:: What the task requires ::
Look through the entries that follow and return each line that has the string "United".

:: Task data ::
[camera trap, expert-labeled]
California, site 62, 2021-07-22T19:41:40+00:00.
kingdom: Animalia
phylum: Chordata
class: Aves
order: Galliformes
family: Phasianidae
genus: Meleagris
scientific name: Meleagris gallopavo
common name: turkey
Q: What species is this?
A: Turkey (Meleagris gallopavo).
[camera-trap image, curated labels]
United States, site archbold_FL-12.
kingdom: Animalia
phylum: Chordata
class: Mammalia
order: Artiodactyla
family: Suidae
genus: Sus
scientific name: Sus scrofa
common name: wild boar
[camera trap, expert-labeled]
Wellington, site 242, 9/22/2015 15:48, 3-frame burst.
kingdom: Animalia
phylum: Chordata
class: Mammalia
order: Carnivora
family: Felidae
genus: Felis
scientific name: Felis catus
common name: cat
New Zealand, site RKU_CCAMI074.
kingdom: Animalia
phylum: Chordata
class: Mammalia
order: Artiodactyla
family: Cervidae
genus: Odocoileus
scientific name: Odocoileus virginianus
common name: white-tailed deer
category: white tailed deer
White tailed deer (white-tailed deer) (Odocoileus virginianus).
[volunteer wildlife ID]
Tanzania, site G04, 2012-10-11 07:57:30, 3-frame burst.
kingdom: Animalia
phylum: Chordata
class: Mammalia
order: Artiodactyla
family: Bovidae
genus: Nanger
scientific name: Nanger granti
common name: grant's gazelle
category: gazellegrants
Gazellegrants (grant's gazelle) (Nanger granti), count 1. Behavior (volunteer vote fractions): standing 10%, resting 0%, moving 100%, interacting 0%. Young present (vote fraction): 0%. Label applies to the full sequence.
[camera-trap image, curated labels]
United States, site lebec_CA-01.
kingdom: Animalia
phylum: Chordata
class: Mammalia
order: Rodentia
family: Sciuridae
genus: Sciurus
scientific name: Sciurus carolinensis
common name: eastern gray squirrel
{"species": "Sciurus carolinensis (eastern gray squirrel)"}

:: Solution for this task ::
United States, site archbold_FL-12.
United States, site lebec_CA-01.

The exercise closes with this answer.